Information supplied |

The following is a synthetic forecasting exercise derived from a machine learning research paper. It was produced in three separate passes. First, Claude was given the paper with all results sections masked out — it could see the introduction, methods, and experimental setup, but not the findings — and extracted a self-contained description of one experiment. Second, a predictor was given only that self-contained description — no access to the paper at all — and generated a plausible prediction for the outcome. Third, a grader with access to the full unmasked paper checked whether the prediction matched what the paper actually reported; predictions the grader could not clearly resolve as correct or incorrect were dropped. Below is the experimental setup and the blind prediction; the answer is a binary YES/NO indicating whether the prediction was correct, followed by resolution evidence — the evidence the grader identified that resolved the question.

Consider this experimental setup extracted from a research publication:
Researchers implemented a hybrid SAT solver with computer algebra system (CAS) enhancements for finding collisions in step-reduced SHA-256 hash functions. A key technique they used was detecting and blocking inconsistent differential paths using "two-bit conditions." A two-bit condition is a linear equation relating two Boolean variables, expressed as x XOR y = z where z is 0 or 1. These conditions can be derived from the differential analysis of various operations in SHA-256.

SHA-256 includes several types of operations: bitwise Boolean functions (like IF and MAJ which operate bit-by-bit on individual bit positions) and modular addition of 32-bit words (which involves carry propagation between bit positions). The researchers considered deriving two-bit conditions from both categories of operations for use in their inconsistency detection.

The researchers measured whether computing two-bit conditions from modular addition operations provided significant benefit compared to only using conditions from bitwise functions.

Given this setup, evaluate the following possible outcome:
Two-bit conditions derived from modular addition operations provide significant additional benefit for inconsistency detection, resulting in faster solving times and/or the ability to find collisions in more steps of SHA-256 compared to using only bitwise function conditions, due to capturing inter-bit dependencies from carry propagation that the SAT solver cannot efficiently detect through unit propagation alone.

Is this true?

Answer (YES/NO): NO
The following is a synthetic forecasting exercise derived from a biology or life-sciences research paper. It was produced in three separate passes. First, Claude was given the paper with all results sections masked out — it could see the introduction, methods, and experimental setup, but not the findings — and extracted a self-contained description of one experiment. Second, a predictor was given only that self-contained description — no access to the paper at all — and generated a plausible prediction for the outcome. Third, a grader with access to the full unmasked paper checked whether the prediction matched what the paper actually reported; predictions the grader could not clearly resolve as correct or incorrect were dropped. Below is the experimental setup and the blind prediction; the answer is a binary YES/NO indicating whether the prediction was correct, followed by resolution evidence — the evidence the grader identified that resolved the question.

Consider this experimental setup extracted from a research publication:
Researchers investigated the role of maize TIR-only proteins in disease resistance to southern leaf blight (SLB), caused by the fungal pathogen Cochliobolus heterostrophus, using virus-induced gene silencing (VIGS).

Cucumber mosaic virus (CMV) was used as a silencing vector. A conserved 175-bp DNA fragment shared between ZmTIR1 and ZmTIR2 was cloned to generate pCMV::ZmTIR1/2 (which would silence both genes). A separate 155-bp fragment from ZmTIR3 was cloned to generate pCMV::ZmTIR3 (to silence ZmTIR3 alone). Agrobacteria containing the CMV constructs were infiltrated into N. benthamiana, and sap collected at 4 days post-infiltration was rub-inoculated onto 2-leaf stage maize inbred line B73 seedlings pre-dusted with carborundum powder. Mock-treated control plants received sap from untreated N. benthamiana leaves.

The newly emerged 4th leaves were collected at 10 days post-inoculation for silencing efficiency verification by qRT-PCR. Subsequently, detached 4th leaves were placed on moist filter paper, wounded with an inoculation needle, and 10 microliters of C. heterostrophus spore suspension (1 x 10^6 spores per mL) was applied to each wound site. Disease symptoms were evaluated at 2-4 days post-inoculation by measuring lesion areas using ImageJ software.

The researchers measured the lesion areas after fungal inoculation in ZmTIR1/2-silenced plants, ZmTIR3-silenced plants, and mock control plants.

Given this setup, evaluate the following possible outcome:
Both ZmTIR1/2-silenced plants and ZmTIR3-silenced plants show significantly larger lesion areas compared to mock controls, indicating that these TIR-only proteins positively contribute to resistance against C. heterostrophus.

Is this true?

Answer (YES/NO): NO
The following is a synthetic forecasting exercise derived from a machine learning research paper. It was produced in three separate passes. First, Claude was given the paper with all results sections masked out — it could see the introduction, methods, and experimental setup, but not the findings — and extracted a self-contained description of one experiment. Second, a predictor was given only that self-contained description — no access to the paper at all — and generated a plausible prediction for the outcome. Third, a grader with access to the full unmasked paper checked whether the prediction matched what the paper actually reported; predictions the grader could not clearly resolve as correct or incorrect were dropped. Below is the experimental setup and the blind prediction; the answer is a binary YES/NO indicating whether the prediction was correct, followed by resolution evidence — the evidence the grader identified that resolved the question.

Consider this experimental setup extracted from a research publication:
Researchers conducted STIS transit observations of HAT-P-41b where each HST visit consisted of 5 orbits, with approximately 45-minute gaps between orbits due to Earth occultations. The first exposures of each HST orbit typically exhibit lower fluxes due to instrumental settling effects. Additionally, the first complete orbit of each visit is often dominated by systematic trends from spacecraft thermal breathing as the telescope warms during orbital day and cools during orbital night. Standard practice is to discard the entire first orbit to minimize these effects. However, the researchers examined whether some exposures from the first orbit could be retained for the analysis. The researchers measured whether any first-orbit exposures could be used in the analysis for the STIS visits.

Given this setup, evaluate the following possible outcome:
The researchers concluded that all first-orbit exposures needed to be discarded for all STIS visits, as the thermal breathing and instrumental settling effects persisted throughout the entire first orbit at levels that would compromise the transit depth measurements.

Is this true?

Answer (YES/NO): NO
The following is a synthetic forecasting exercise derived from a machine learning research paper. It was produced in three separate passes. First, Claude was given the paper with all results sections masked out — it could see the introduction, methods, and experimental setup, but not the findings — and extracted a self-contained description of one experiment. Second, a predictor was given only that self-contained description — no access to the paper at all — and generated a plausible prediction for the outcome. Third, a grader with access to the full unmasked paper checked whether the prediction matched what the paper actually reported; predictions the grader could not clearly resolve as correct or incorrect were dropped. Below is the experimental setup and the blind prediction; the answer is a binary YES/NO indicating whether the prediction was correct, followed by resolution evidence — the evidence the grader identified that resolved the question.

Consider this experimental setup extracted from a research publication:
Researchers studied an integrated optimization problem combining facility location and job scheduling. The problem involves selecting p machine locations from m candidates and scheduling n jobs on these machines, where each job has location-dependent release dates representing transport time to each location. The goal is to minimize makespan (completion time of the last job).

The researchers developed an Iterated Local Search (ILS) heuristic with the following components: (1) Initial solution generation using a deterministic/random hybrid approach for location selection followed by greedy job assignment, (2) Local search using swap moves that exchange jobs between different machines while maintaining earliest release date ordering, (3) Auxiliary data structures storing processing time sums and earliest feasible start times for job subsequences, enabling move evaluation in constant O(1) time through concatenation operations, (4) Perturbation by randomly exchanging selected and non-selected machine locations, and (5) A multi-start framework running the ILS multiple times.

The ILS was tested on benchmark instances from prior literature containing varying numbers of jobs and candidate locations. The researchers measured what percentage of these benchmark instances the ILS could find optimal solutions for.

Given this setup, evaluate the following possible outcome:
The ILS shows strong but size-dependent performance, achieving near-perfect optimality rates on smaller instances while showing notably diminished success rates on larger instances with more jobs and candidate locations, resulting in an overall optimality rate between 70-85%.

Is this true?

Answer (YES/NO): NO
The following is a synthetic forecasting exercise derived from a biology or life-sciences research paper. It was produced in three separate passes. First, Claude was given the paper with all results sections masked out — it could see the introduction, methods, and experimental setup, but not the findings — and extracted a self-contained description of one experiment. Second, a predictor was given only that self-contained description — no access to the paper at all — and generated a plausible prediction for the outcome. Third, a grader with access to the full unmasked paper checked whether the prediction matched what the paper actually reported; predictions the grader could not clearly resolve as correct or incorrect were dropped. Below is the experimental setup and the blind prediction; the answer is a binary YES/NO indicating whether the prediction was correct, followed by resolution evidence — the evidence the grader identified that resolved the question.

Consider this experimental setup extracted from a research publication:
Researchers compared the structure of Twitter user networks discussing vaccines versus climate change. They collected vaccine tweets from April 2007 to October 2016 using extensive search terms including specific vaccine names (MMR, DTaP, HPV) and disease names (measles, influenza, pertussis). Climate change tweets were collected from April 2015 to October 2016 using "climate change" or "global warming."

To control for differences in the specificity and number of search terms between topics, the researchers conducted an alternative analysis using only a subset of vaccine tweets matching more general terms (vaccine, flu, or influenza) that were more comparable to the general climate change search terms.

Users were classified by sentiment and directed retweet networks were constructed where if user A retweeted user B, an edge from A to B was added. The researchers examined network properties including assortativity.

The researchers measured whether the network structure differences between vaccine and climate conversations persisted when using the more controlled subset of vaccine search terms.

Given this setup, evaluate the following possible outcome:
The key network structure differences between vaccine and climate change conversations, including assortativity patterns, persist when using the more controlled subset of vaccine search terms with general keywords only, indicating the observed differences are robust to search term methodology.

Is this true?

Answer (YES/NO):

Task to carry out |
From the first line of the material above down to the line with "Researchers implemented a", output each line exactly; include both of those lines and add no others.

The answer |
The following is a synthetic forecasting exercise derived from a machine learning research paper. It was produced in three separate passes. First, Claude was given the paper with all results sections masked out — it could see the introduction, methods, and experimental setup, but not the findings — and extracted a self-contained description of one experiment. Second, a predictor was given only that self-contained description — no access to the paper at all — and generated a plausible prediction for the outcome. Third, a grader with access to the full unmasked paper checked whether the prediction matched what the paper actually reported; predictions the grader could not clearly resolve as correct or incorrect were dropped. Below is the experimental setup and the blind prediction; the answer is a binary YES/NO indicating whether the prediction was correct, followed by resolution evidence — the evidence the grader identified that resolved the question.

Consider this experimental setup extracted from a research publication:
Researchers implemented a hybrid SAT solver with computer algebra system (CAS) enhancements for finding collisions in step-reduced SHA-256 hash functions. A key technique they used was detecting and blocking inconsistent differential paths using "two-bit conditions." A two-bit condition is a linear equation relating two Boolean variables, expressed as x XOR y = z where z is 0 or 1. These conditions can be derived from the differential analysis of various operations in SHA-256.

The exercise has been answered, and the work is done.